「失敗の本質」

 「失敗の本質―日本軍の組織論的研究」という書籍を御存じの方は、今では、かなりのお年ではないでしょうか。 確か1984年頃に、社会人、中でも、企業や官庁に属する人に人気を博したものです。 
 実は、福島の原発事故に関わって一部で、この書籍を参照される方々がおられるようです。 私も、事故後にこの書籍の内容が浮かび、逐一明らかになって行く人災の様子に嘗ての日本軍の愚行を重ね併せて、第一線で命を的に死力を尽くす原発労働者(上層の幹部・科学者では無く)に、兵糧・弾薬が尽き果て屍を晒す無名の兵隊が重なりました。
 日中戦争からノモンハンでの紛争に亘る日本軍の悪弊は、英米に追い詰められると神がかりの様相を呈して、悪戯に第一線の兵士を死地に追いやる結果になりましたが、そもそも英米等と先端を開いても、戦争の結末に何の見通しも無く、従って、戦略的にも一貫した方針がありませんでした。 個々の戦闘では、敵である英米等が驚嘆するような敢闘精神を見せる日本兵も、集団としての日本軍になると実に愚劣な作戦を実施したのが実情であったようです。
 少し書籍を離れますが、米国に第一撃を加えた真珠湾攻撃にあっても、軍事問題を聊か齧ったと言えども素人である私が疑問に思う程の中途半端な攻撃しかしませんでした。 
 その昔に戦史を読みながら、猫のちょっかい程度の攻撃で、肝心の航空母艦を打ち漏らし、軍港の機能にも最大限の損害を与えずに逃げ帰るのでは、何のために長途ハワイまで遠征したのだろうと考えずにはおられませんでした。 その後に、この時に撃ち漏らした航空艦隊にミッドウエーで大敗を喫したのですから皮肉です。 そのミッドウエーの戦闘にあっても、本書に詳細があるように陸上攻撃か艦隊攻撃かを巡り混乱を極め、爆装の転換を、敵を目前に繰り返す阿保らしさには言葉もありませんでした。

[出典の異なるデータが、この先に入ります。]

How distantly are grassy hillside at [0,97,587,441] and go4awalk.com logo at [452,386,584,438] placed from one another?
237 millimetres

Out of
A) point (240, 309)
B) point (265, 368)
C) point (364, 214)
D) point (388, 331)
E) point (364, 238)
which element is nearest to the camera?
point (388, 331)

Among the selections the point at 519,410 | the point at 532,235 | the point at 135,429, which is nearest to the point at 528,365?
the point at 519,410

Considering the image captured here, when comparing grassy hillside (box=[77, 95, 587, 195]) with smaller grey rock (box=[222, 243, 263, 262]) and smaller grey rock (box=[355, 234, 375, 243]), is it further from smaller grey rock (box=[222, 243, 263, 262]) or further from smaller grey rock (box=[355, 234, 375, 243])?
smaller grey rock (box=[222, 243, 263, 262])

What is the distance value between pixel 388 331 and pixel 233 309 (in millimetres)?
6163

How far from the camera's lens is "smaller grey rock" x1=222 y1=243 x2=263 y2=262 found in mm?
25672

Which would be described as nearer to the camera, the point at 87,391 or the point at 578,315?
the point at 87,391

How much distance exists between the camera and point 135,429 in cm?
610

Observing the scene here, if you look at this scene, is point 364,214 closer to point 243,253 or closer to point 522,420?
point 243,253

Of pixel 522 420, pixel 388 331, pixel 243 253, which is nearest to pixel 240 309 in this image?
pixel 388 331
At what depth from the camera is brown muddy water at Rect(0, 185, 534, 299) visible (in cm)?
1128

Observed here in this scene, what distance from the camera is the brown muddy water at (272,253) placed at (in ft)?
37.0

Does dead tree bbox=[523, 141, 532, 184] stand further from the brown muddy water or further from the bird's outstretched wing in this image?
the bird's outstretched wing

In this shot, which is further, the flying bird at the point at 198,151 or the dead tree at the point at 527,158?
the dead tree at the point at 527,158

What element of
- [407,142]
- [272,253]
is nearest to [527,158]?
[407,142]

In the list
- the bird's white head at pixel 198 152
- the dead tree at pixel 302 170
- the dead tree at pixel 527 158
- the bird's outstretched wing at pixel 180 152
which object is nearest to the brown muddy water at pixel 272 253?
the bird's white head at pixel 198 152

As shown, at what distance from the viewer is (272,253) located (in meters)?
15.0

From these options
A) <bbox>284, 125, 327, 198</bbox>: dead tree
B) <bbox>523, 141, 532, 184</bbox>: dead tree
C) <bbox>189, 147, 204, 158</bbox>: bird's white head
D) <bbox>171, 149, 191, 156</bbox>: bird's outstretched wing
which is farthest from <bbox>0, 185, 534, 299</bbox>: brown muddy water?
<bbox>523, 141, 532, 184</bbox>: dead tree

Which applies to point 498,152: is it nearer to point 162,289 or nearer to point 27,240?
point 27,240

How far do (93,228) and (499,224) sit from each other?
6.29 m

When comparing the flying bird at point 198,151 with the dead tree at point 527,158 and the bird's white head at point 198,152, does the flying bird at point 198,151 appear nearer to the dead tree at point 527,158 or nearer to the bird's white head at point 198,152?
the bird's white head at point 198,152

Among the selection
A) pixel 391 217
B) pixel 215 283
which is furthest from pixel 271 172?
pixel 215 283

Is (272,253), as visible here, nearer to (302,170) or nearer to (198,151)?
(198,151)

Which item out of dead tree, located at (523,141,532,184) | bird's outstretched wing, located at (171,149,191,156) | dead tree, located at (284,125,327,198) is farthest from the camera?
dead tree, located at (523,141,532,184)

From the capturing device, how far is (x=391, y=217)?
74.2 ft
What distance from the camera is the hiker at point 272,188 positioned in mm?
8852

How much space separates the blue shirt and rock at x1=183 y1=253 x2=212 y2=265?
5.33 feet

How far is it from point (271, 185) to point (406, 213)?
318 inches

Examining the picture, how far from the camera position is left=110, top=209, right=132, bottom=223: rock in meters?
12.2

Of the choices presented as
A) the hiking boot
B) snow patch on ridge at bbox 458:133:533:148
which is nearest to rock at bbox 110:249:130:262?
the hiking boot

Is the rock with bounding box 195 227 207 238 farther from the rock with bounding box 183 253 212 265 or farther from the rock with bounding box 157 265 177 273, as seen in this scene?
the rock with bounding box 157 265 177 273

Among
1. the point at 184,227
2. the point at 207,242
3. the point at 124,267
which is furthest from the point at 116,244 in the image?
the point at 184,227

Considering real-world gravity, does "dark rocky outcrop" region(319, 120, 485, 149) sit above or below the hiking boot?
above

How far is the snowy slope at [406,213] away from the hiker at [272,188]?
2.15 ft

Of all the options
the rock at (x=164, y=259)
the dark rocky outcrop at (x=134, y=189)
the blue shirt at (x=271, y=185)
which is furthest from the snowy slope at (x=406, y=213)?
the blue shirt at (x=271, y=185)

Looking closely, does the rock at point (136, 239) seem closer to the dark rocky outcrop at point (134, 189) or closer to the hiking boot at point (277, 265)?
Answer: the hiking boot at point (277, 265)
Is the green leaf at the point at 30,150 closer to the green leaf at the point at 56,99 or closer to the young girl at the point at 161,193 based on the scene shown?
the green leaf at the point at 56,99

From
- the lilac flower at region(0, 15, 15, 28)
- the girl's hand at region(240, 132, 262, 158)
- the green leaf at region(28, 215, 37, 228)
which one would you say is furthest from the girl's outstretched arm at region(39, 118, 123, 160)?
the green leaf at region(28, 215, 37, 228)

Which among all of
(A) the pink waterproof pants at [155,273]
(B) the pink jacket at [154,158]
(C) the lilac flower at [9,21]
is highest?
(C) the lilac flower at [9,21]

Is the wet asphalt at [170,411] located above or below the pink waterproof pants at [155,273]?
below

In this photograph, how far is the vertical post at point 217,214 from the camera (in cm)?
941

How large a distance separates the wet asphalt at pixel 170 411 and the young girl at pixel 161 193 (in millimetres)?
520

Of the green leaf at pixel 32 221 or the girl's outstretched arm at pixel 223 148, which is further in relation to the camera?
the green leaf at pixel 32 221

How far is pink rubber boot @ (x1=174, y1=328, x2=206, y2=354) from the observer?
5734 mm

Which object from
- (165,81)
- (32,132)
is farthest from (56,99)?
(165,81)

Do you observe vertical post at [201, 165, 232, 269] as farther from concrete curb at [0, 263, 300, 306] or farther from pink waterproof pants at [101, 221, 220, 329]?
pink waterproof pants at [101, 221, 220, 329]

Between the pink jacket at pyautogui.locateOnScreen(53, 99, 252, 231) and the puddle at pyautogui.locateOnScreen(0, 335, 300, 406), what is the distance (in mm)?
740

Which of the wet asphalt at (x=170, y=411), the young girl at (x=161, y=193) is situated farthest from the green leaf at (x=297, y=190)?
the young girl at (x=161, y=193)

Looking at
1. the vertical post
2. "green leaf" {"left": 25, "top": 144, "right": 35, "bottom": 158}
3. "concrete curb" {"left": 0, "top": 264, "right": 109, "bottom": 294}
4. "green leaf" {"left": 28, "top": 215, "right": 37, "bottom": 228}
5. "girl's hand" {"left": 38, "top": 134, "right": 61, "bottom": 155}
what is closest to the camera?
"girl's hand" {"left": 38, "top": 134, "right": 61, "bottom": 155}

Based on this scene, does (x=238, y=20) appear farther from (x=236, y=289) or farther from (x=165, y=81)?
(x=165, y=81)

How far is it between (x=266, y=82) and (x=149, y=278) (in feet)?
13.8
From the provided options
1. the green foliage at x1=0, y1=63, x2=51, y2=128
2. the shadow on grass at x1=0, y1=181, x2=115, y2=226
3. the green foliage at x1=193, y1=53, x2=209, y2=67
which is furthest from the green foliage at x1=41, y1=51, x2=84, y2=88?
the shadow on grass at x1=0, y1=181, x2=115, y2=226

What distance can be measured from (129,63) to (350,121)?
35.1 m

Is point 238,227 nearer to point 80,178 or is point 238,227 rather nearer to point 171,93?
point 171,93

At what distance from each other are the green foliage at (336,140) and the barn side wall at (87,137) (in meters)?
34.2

 しかしながら「特攻」の真実には、私も、さすがに魂を揺さぶられ、それが実戦で如何ほどの損害を与えたのかを冷静に振り返ることが出来にくい心理ではありました。
 生き残った零戦の撃墜王であった坂井三郎氏が、敵状も不明のまま、事実上の特攻攻撃を命じられた折に、理不尽な命令に逆らい敵状不明として列機を率い基地に帰還された事実を氏の著書から知ったのも本書を読んだ当時でした。
 一兵卒として実際にフィリピンで銃剣突撃をした亡父からも、第一線の兵士の勇猛果敢さを彼の左脚の銃痕の由来と併せて重い口から聞いたこともありました。 しかしながら、日本軍の上層部の実態は、亡父のような一兵士には知るべくもなかったのですが、その命令が如何に理不尽であったかは、身を持って知ることになったのです。 何しろ、第一線で敵の侵攻を防御する兵に、兵糧の支給が無かったのですから。 
 しかし、この書籍の発行時も今も、大方の日本人は、戦争の結末は「物量の差」によるものであるとしか認識していません。 「物量の差」は当然のこととして存在したのですから、無視して戦争に踏み切った理由を分析するのが後世の我々の務めでありますし、日本軍の戦略の指針が第一線の兵士を死地に追いやった経過についても明らかにして後世の反省に繋げる必要があったのです。
 本書を再び紐解く必要があるようでは、どうやら、我々日本人は、第二次世界大戦後から何の進歩も無かったように思われます。